Principle of multimode string matching algorithm and Java implementation code
Multimode string matching algorithm here refers to the problem of finding multiple pattern character strings in a string. Generally speaking, given a long string and many short pattern strings, how to find out which pattern strings appear in the long string is what we need to think about. The algorithm is widely used in keyword filtering, intrusion detection, virus detection, word segmentation and so on. Multimode problems generally include trie tree, AC algorithm, WM algorithm and so on.
background
In practical work, the simplest and most commonly used natural language processing method is keyword matching. For example, we want to filter n texts, which itself is a filtered vocabulary. The usual filtering codes are as follows
If the number of text is n and the number of filter words is k, the complexity is O (NK); If the number of keywords is large, the efficiency of sub branches is very low.

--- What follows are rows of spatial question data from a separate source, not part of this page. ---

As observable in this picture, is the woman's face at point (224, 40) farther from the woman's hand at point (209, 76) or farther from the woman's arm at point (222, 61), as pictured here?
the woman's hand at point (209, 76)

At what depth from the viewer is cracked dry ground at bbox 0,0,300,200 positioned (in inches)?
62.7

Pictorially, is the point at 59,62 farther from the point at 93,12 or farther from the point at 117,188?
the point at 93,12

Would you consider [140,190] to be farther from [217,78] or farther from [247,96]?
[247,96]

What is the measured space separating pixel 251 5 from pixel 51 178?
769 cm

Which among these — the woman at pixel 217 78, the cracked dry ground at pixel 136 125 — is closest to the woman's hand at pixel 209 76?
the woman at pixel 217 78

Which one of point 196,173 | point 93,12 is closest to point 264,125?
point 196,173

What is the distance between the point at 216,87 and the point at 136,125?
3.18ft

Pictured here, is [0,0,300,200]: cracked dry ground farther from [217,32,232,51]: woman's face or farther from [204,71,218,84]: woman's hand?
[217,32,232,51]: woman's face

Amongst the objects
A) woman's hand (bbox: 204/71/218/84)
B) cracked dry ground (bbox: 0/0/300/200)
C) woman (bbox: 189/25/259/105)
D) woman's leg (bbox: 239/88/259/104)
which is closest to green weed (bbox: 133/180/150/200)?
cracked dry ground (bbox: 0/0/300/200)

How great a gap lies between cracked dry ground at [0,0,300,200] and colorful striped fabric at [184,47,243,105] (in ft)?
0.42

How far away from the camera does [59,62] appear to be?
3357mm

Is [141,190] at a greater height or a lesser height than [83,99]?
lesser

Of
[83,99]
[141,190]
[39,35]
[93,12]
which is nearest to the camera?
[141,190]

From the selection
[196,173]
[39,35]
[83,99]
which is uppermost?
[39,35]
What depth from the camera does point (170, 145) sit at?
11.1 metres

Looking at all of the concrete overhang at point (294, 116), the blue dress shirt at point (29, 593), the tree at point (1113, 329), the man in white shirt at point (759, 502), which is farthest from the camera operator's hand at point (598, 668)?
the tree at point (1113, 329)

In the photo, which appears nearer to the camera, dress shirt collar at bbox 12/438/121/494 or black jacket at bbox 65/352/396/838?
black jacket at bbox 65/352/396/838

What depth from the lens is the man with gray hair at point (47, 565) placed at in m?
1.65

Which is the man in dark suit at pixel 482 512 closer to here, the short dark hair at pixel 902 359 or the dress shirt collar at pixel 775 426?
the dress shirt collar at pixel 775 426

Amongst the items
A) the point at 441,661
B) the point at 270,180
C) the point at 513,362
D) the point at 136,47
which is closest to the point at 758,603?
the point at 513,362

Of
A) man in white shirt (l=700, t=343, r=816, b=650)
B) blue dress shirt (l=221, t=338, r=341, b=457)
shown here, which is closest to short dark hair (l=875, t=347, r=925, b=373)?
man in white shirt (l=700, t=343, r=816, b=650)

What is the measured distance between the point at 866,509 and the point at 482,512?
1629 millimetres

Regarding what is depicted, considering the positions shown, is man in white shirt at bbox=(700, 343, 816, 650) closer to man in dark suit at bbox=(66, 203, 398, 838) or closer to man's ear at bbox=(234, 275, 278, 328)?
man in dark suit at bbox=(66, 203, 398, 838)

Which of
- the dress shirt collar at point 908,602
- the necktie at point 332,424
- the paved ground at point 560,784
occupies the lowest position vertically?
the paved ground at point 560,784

In computer science, the ahoccorasick algorithm was developed by Alfred v Aho and Margaret J The string search algorithm invented by Corasick is used to match substrings in a limited set of "dictionaries" in an input string. The difference between it and ordinary string matching is that it matches all dictionary strings at the same time. The algorithm has approximately linear time complexity in the case of equal sharing, which is about the length of the string plus the number of all matches. However, since all matching numbers need to be found, if each substring matches each other (for example, the dictionary is a, AA, AAA, AAAA, and the input string is AAAA), the time complexity of the algorithm will be similar to the matching quadratic function.
principle
In general, keyword matching is carried out for a text, and each keyword should be calculated one by one in the matching process. In other words, every time a keyword is matched, the document must be scanned again from the beginning to the end. The idea of AC automata is to cache the following three situations through the thesaurus at the beginning:
Jump according to character transfer success (success table)
Jump according to character transfer failure (fail table)
Match successful output table (output table)
Therefore, in the process of matching, there is no need to match from the beginning of the document, but jump directly through the cache, so as to achieve approximately linear time complexity.
structure
The construction process is divided into three steps: success table, fail table and output table. The output table is supplemented in the construction of sucess and fail tables. The fail table is one-to-one and the output table is one to many.
Jump according to character transfer success (success table)
The sucess table is actually a trie tree, which is constructed in the same way as the trie tree. I won't repeat it here.
Jump according to character transfer failure (fail table)
Let the letter on this node be C and walk along his father's failure pointer until he reaches a node. His son also has a node with the letter C. Then point the failure pointer of the current node to the son whose letter is also C. If you can't find it all the way to root, point the failure pointer to root. Using breadth first search BFS, hierarchical traversal nodes are used to deal with the failure path of each node.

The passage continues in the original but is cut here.